Habits Make Your Time a Priority

How do you spend your free time? Do you opt to lounge on the couch watching Netflix passively, or do you engage in activities that support your purpose in life?

It’s natural to waste a lot of time during the day, but fostering good habits will make you set a pattern for how you spend your time and give you the choice of what you choose to spend your time on. By improving your habits, you’ll find that you can be a LOT more productive. When you create good habits, you become more efficient with your time and a lot less is wasted.

This in essence creates an overall positive influence on your life, allowing you to treat your mind and body well, which is why improving your habits are so important to self-care.

Your Well Being Comes First

We live in such a fast-paced society, where we are often so caught up in our work, families, maintaining our social lives, our studies and everything in between.
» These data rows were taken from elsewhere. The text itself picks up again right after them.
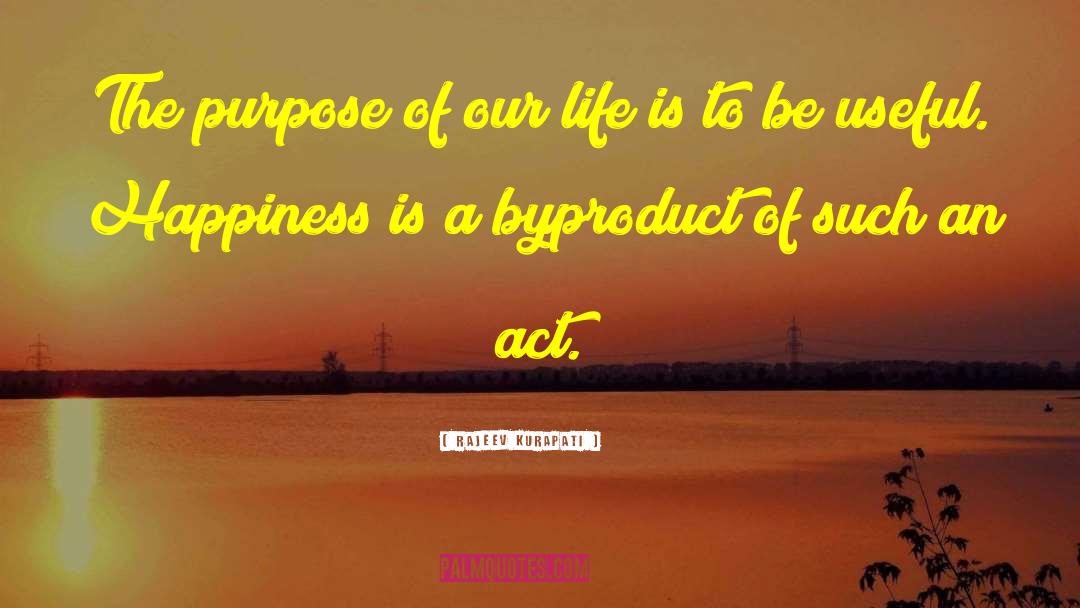Rajeev Kurapati Quotes: The purpose of our life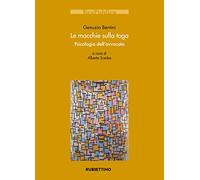 Le macchie sulla toga. Psicologia dell'avvocato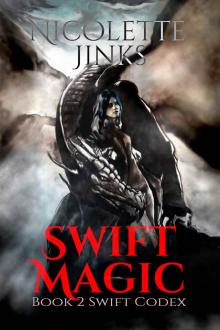 Swift Magic (The Swift Codex Book 2) Swift Magic (The Swift Codex Book 2)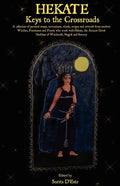 Hekate: Keys to the Crossroads: A collection of personal essays, invocations, rituals, recipes and artwork from modern Witches, Priestesses and Priest - Paperback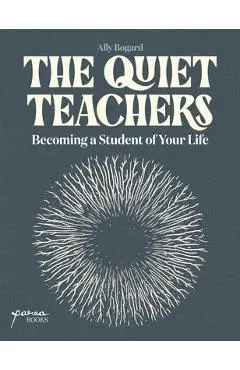 The Quiet Teachers: Becoming a Student of Your Life - Ally Bogard
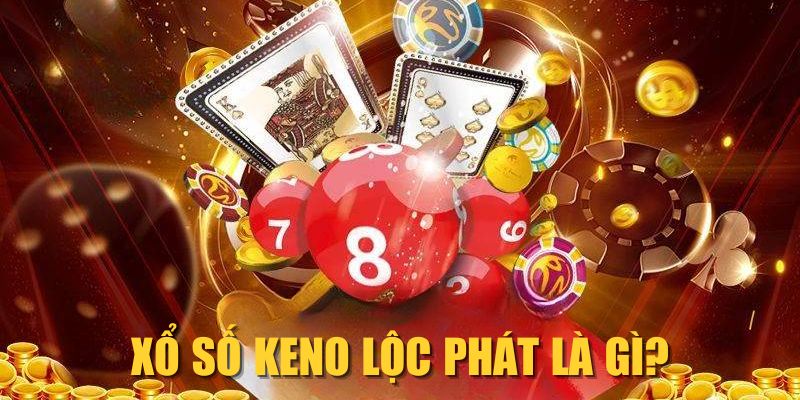 Xổ số Keno Lộc Phát là gì?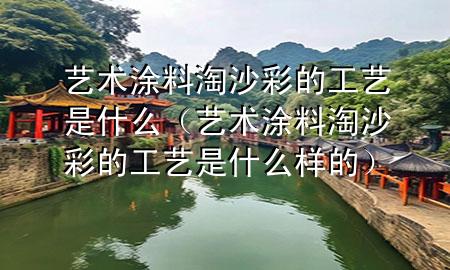 藝術(shù)涂料淘沙彩的工藝是什么（藝術(shù)涂料淘沙彩的工藝是什么樣的）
It’s an understatement to say that life can get a little overwhelming at times.

If you’ve ever watched the safety video onboard a plane, you’ll know that they always ask for a parent or adult to put on the safety mask first, before tending to the child. This may sound selfish, but the fact is that if you truly want to ensure the child’s safety, then your safety needs to come first so that you can protect and care for the child without complications from your end.

The same goes for self-care. We need to ensure that our well being is priority, so that we can be the best for the people around us.

Listening to yourself, practicing lifelong learning and improving your habits are steps that you can take to ensure you’re constantly in the best state of mind, alongside the indulgence and rest that you reward yourself with.